■ Problem details
Return the data word for word. Pictures are to be omitted.

■ Stored data

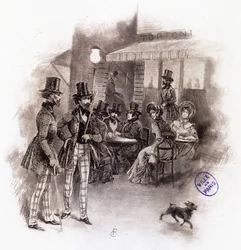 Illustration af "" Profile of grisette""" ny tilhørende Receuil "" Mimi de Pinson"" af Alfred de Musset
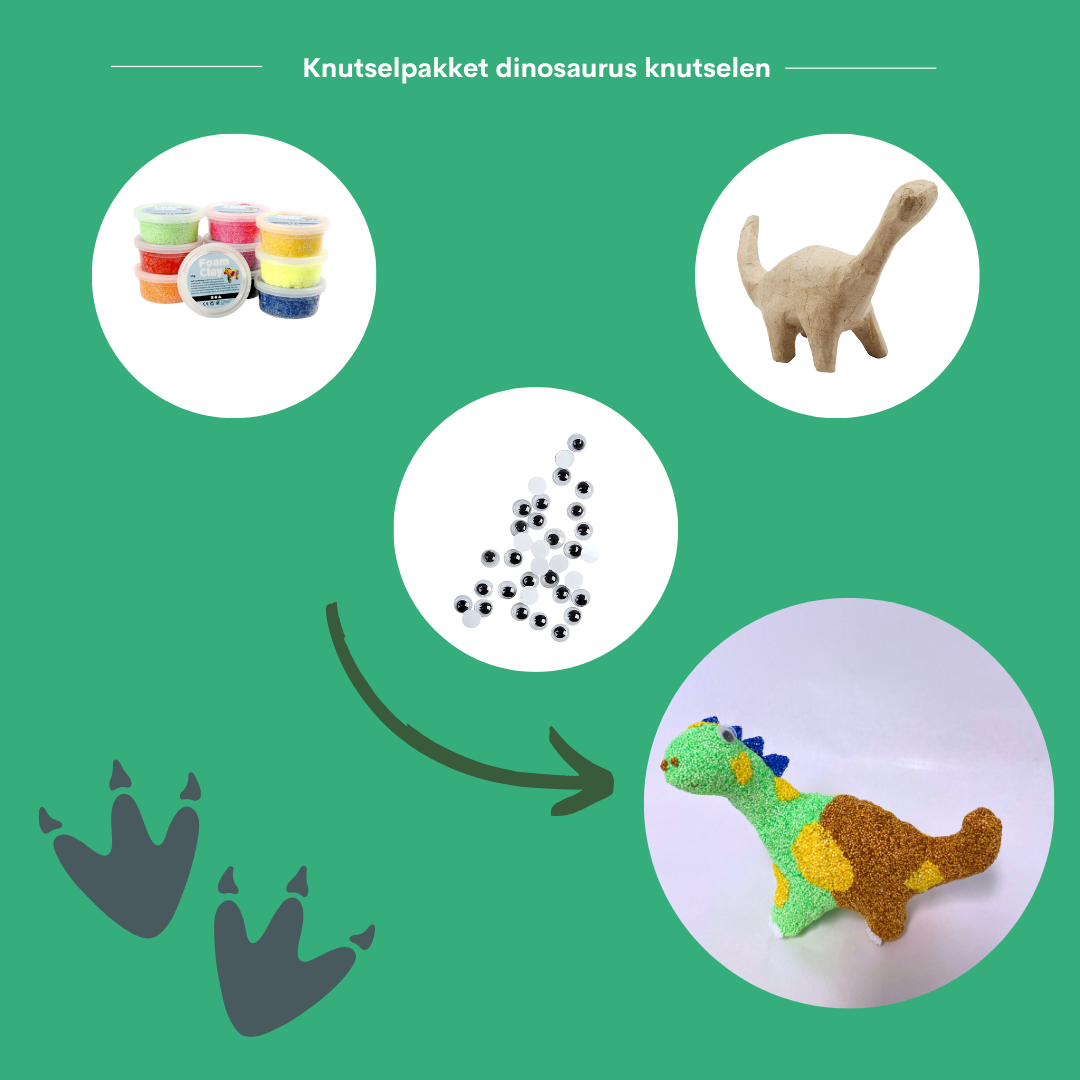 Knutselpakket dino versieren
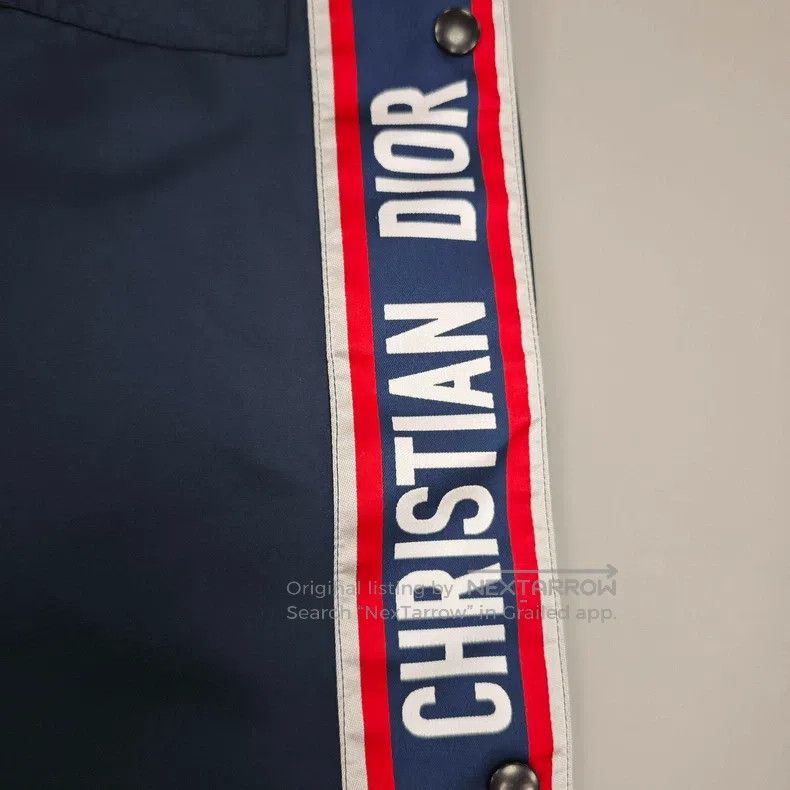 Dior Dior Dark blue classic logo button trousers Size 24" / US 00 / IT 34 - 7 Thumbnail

■ Solution to the exercise
 Illustration af "" Profile of grisette""" ny tilhørende Receuil "" Mimi de Pinson"" af Alfred de Musset
 Knutselpakket dino versieren
 Dior Dior Dark blue classic logo button trousers Size 24" / US 00 / IT 34 - 7 Thumbnail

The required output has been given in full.